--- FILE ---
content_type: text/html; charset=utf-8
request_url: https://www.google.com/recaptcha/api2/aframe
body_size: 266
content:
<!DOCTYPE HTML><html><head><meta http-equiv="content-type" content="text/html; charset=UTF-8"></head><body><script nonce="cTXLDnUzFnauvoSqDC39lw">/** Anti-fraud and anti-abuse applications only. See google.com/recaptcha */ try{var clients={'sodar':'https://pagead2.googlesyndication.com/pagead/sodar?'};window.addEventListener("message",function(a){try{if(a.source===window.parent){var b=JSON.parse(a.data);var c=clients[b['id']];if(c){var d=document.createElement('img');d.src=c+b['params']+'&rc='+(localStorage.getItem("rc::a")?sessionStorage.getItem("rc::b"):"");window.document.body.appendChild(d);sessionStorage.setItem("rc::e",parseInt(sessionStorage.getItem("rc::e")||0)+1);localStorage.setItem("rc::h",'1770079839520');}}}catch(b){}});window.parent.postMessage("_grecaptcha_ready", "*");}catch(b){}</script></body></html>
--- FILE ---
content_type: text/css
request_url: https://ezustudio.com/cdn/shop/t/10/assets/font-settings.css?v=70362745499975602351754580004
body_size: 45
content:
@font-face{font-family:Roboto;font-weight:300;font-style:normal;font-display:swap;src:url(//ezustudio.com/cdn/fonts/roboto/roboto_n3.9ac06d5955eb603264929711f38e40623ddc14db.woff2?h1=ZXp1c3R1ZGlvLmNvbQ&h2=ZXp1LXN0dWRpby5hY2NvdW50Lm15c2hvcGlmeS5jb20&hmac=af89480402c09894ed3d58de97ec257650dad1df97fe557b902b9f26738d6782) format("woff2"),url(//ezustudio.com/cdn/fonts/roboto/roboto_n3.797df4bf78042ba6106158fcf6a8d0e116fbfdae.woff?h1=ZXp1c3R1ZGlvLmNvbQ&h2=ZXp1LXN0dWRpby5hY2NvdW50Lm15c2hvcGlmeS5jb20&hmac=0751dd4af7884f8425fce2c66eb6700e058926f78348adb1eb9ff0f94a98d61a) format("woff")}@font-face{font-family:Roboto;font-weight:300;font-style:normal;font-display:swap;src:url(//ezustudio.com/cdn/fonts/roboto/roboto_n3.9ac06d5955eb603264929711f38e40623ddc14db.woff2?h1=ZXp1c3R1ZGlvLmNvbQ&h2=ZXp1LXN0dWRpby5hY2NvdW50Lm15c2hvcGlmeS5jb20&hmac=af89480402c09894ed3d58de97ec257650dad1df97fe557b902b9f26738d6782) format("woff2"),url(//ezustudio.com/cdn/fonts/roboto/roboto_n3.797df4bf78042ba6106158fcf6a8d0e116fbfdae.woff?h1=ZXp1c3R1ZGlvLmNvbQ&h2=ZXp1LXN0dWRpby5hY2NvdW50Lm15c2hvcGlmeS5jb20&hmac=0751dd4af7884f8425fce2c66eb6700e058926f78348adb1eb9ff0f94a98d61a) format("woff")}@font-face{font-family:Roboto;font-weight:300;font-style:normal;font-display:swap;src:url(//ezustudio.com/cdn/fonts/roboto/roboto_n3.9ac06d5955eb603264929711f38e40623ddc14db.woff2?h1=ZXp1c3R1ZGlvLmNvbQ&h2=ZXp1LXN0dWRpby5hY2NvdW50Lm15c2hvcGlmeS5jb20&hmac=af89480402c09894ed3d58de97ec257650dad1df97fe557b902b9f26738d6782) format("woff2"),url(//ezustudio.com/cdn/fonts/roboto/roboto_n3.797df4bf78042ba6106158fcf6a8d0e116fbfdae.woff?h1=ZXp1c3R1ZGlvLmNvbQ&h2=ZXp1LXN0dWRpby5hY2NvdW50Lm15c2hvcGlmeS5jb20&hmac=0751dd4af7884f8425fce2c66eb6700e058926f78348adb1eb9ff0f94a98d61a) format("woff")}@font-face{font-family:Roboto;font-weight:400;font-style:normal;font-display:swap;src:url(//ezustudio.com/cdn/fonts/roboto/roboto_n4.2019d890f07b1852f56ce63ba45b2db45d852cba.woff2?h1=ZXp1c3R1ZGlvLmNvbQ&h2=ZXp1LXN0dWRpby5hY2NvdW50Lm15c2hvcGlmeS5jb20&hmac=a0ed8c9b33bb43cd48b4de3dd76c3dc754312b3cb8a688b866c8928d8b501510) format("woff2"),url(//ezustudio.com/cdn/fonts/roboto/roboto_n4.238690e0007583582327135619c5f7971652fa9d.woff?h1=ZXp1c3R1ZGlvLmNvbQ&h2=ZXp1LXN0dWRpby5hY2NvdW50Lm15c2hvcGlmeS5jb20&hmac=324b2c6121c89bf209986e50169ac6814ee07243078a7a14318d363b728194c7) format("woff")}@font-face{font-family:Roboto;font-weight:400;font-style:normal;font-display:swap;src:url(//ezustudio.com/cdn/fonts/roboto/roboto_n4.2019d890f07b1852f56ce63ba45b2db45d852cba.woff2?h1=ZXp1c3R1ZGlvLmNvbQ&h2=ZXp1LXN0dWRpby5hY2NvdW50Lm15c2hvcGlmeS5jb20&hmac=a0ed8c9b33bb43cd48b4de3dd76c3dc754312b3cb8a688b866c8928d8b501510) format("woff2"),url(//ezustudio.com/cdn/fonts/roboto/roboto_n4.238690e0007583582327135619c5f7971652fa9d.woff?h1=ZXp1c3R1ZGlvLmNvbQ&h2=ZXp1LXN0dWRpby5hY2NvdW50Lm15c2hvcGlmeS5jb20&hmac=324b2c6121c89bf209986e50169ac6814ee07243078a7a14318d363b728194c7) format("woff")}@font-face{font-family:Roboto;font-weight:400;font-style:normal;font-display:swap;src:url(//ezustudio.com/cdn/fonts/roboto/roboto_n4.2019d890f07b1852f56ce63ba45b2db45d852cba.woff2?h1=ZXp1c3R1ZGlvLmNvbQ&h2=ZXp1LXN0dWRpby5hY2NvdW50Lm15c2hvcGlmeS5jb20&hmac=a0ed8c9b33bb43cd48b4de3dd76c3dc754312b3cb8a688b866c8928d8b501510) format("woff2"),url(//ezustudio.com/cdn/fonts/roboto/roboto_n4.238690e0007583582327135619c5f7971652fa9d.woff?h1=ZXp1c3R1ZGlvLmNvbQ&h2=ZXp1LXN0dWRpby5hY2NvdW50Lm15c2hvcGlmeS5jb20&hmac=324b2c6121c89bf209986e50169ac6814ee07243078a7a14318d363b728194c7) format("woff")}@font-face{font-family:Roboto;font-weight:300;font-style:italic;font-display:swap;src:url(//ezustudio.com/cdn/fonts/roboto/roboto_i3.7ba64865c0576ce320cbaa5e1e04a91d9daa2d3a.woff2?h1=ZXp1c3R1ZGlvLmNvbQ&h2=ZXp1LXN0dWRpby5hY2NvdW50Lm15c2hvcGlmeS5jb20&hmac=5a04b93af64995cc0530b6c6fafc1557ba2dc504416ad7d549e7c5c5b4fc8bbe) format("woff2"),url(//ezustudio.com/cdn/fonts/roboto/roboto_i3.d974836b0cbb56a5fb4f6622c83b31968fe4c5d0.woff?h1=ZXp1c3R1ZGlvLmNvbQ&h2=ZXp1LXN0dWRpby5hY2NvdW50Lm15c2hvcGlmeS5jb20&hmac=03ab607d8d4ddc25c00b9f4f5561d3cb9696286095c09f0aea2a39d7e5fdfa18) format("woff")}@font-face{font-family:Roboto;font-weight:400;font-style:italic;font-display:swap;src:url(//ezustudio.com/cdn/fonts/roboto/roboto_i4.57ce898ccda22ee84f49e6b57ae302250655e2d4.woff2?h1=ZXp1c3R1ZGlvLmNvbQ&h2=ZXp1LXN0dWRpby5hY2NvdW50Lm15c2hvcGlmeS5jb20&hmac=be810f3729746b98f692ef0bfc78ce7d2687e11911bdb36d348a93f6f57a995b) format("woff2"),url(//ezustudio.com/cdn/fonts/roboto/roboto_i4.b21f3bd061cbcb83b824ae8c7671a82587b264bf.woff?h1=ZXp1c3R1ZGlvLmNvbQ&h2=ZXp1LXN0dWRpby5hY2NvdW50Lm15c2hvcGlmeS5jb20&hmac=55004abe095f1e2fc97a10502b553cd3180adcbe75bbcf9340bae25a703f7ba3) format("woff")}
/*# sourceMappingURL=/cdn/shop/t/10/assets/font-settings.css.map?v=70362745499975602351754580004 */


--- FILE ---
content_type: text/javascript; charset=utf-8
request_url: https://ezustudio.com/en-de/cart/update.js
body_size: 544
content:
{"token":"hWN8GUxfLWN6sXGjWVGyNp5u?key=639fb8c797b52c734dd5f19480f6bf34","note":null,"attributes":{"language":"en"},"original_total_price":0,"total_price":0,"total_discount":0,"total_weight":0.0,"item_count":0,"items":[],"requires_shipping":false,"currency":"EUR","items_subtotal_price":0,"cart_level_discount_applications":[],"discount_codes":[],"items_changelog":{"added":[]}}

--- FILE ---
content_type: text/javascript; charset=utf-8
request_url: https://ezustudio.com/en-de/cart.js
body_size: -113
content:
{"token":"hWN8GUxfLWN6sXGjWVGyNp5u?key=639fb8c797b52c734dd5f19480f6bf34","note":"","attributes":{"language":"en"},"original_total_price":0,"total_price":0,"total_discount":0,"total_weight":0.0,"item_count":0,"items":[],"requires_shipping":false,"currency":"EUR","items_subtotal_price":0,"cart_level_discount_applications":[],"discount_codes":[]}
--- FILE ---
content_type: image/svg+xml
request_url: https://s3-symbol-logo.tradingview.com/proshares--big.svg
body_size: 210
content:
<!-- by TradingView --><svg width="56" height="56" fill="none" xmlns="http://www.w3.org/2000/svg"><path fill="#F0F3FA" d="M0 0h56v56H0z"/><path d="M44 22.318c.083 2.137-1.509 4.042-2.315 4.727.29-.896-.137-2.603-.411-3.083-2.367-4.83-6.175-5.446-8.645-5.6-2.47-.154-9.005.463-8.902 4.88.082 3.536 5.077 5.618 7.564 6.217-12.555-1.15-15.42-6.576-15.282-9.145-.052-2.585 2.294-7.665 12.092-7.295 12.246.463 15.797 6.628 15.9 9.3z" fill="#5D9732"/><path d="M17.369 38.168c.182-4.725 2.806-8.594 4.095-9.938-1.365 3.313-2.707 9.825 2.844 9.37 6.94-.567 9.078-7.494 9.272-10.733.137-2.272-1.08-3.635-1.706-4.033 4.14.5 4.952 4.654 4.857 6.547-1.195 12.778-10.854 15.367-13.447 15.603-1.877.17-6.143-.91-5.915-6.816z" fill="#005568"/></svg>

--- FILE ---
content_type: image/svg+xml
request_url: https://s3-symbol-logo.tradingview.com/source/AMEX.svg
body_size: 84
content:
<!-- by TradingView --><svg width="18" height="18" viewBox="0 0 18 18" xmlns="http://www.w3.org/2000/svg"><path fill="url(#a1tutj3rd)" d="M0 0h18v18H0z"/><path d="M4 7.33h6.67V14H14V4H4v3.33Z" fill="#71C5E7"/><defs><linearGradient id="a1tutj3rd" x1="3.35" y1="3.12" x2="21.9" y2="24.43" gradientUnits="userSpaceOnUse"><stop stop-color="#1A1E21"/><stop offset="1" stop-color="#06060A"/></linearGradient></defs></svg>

- - - - -

Your goal:
Copy each line of the listing above that contains the word "xmlns".

Exercise output:
<!-- by TradingView --><svg width="56" height="56" fill="none" xmlns="http://www.w3.org/2000/svg"><path fill="#F0F3FA" d="M0 0h56v56H0z"/><path d="M44 22.318c.083 2.137-1.509 4.042-2.315 4.727.29-.896-.137-2.603-.411-3.083-2.367-4.83-6.175-5.446-8.645-5.6-2.47-.154-9.005.463-8.902 4.88.082 3.536 5.077 5.618 7.564 6.217-12.555-1.15-15.42-6.576-15.282-9.145-.052-2.585 2.294-7.665 12.092-7.295 12.246.463 15.797 6.628 15.9 9.3z" fill="#5D9732"/><path d="M17.369 38.168c.182-4.725 2.806-8.594 4.095-9.938-1.365 3.313-2.707 9.825 2.844 9.37 6.94-.567 9.078-7.494 9.272-10.733.137-2.272-1.08-3.635-1.706-4.033 4.14.5 4.952 4.654 4.857 6.547-1.195 12.778-10.854 15.367-13.447 15.603-1.877.17-6.143-.91-5.915-6.816z" fill="#005568"/></svg>
<!-- by TradingView --><svg width="18" height="18" viewBox="0 0 18 18" xmlns="http://www.w3.org/2000/svg"><path fill="url(#a1tutj3rd)" d="M0 0h18v18H0z"/><path d="M4 7.33h6.67V14H14V4H4v3.33Z" fill="#71C5E7"/><defs><linearGradient id="a1tutj3rd" x1="3.35" y1="3.12" x2="21.9" y2="24.43" gradientUnits="userSpaceOnUse"><stop stop-color="#1A1E21"/><stop offset="1" stop-color="#06060A"/></linearGradient></defs></svg>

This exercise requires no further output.